Managing models (admin)
If you have admin access, you can add, edit, and deactivate models directly from the browser.
Accessing the admin panel
Visit /admin while signed in with an admin account. You'll see a table listing every model in the registry with its name, provider, tier, speed score, and pricing.
Editing a model
Click Edit next to any model to open the edit form. The form is organised into sections:
- Basic info — name, provider, and tier category
- Pricing — input and output cost per million tokens
- Performance — context window size, speed score, and privacy score (sliders from 0 to 1)
- Capabilities — toggle which capabilities the model supports (vision, code, tools, etc.)
- Task fitness — adjust how well the model performs across different task types using sliders
- Transparency — sub-scores for open weights, training data, methodology, licence, and provider disclosure
- Sustainability — inference energy, training footprint, and provider infrastructure scores
- Strengths and weaknesses — editable lists of plain-text descriptions
Click Save Model when you're done. Changes appear immediately on the Models page. To update the recommendation engine's snapshot, run the registry generation step during the next deployment.
Adding a new model
Click Add Model on the admin page to open a blank form. Choose a URL-safe slug (e.g. my-new-model) — this cannot be changed after creation.
Deactivating a model
Deactivated models are hidden from the registry and recommendations but preserved in the database for historical data integrity. Deactivation is available through the admin server actions.

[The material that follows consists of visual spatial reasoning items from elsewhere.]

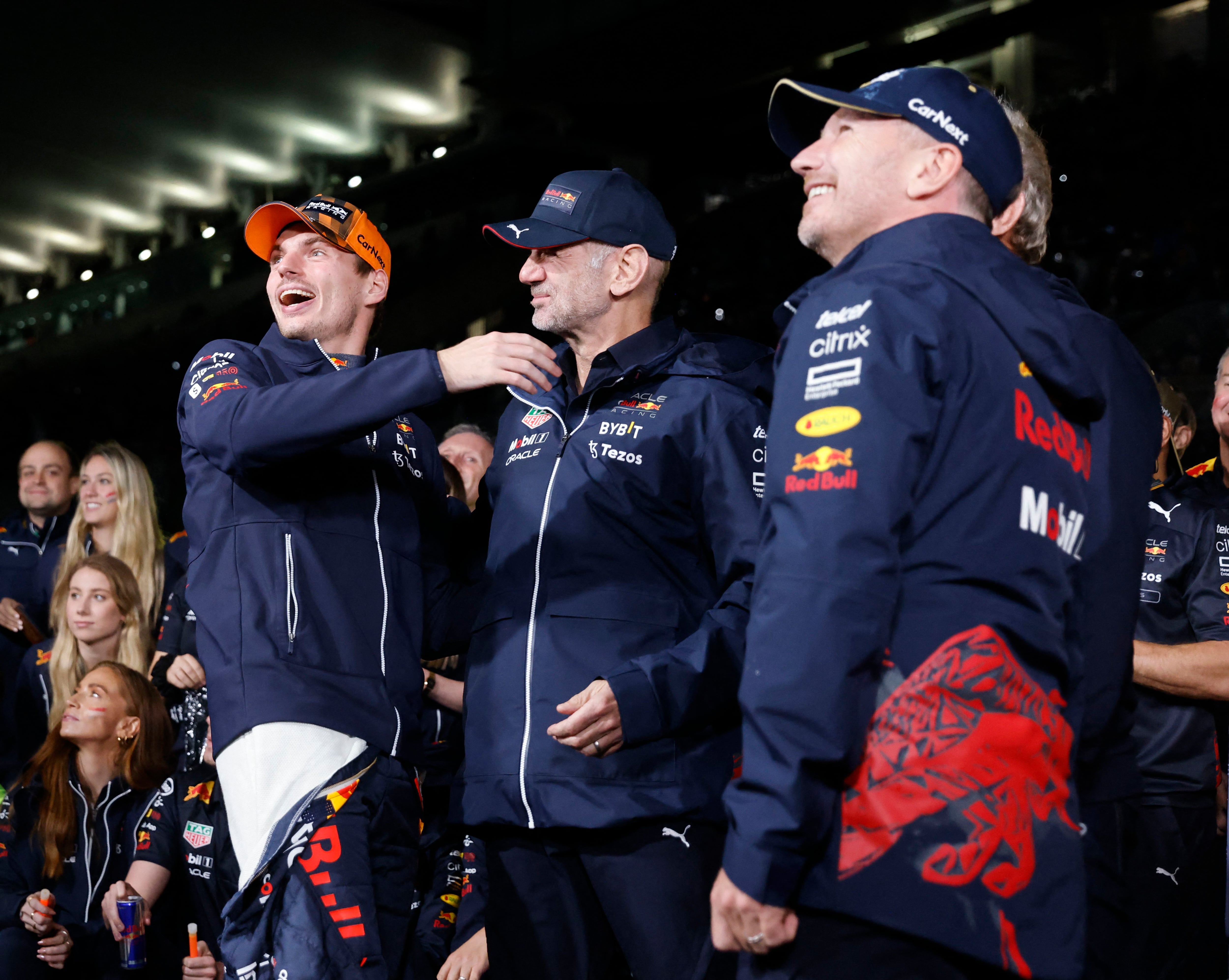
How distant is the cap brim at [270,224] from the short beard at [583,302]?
A: 0.46 meters

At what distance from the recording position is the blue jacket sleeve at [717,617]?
176 cm

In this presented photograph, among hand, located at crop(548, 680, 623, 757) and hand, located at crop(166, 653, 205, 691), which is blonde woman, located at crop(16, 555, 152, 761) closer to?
hand, located at crop(166, 653, 205, 691)

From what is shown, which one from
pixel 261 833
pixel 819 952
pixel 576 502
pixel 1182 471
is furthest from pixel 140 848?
pixel 1182 471

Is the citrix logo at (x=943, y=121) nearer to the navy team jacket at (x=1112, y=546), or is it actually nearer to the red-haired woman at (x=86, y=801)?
the navy team jacket at (x=1112, y=546)

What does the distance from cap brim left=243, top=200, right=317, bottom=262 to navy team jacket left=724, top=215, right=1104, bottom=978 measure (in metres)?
1.29

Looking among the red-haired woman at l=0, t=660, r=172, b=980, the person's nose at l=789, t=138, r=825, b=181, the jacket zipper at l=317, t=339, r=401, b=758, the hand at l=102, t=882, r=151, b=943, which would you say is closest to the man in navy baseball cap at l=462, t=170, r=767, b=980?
the jacket zipper at l=317, t=339, r=401, b=758

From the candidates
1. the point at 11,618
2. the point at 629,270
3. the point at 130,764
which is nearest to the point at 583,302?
the point at 629,270

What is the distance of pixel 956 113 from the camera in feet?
4.85

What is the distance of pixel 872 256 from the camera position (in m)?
1.41

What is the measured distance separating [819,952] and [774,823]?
159 mm

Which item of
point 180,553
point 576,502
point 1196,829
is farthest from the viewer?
point 180,553

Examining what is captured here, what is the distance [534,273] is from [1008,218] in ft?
3.07

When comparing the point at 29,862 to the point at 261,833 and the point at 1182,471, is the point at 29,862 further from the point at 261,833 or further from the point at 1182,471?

Usage and Insights dashboard
The admin panel includes Usage and Insights tabs alongside the model list.
Usage shows: - Total tasks, users, selections, and comparisons - Activity over time (tasks and selections per day, week, or month) - Mode breakdown (Recommend, Validate, Compare) - User signups over time
Insights shows: - Outcome success rate and average selected rank - Task type distribution — what people are using AI for - Model leaderboard — which models are recommended and selected most - Outcome breakdown — success vs failure with failure reasons - Capability demand — how often tasks need vision, tools, or code
Use the toggle in the top-right to switch between daily, weekly, and monthly views.
Discovering new models
The Discover tab shows AI models available on OpenRouter that aren't yet in the Bearing registry. You can search by name or provider, then import individual models.
When you import a model: 1. Click Import — a form opens with the model's specs from OpenRouter (name, pricing, context window, capabilities) 2. Click Generate Estimates — Claude Haiku suggests initial scores for task fitness, transparency, sustainability, and other factors based on the model's metadata 3. Review and adjust the estimates — all fields are editable 4. Click Save as Draft — the model is added to the registry but not yet visible to users
To make a draft model live, go to the Models tab, find the model, and edit it to set it as active.
Syncing pricing
Click Sync Pricing on the Discover tab to update pricing for all models from OpenRouter's latest data. You'll see a summary of how many models were updated.
Privacy
Bearing does not store your task descriptions or comparison prompts. What we store:
- A hash of your description (for deduplication, not reversible)
- Classified task attributes (type, complexity, input length)
- Your priority ranking
- Which model you chose and at what rank
- Your outcome feedback (if you give it)
- Your comparison preferences (if you compare models)
For sign-in, we store your email address. Nothing else about you.